Karol Linetty na zakręcie kariery. Nie zagra w meczu Polska – Walia
Mimo tego jednak selekcjoner reprezentacji Polski znalazł dla niego miejsce w kadrze na czerwcowe spotkania Ligi Narodów. Zrobił to oczywiście na wyrost, lecz w pełni świadomie, bo spotkania Biało-Czerwonych miały być dla piłkarza swoistym oknem wystawowym, dzięki czemu latem tego roku zawodnik mógłby łatwiej znaleźć nowy klub.
I właśnie w tym kontekście może dość mocno dziwić fakt, że ostatecznie Linetty nie znalazł się w kadrze Polski na spotkanie z Walią. To mocno nie spodobało się między innymi Marcinowi Żewłakowowi, który w ironiczny sposób skomentował decyzję trenera Biało-Czerwonych.

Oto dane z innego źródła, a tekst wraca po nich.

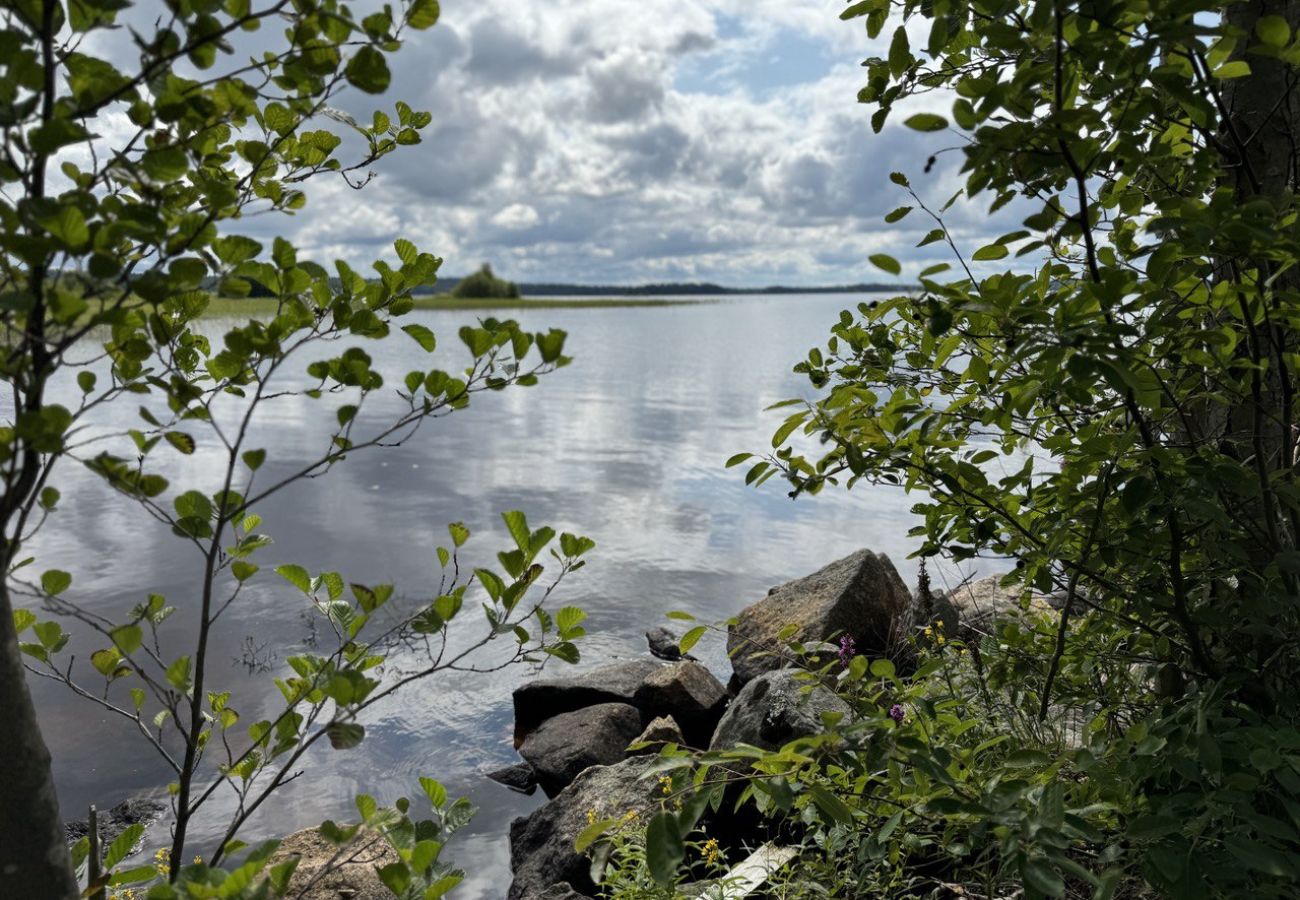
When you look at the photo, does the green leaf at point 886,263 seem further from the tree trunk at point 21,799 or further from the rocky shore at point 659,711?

Liga Narodów 2022. Marcin Żewłakow nie rozumie decyzji Czesława Michniewicza
– Słyszałem taką informację, podobno od trenera Michniewicza, że Karol Linetty przyjechał na zgrupowanie po to, aby pomóc mu w ewentualnym transferze. Teraz widzimy, iż znalazł się poza kadrą na mecz z Walią. Zastanawiam się, czy to jest pomaganie przy transferze, jeśli ma posiedzieć sobie w hotelu z innymi reprezentantami? Czy to ma jakkolwiek pomóc mu w zmianie klubu lub poprawieniu własnej sytuacji? – zastanawiał się ekspert i komentator na antenie Kanału Sportowego w programi zapowiadającym mecz Polski z Walią.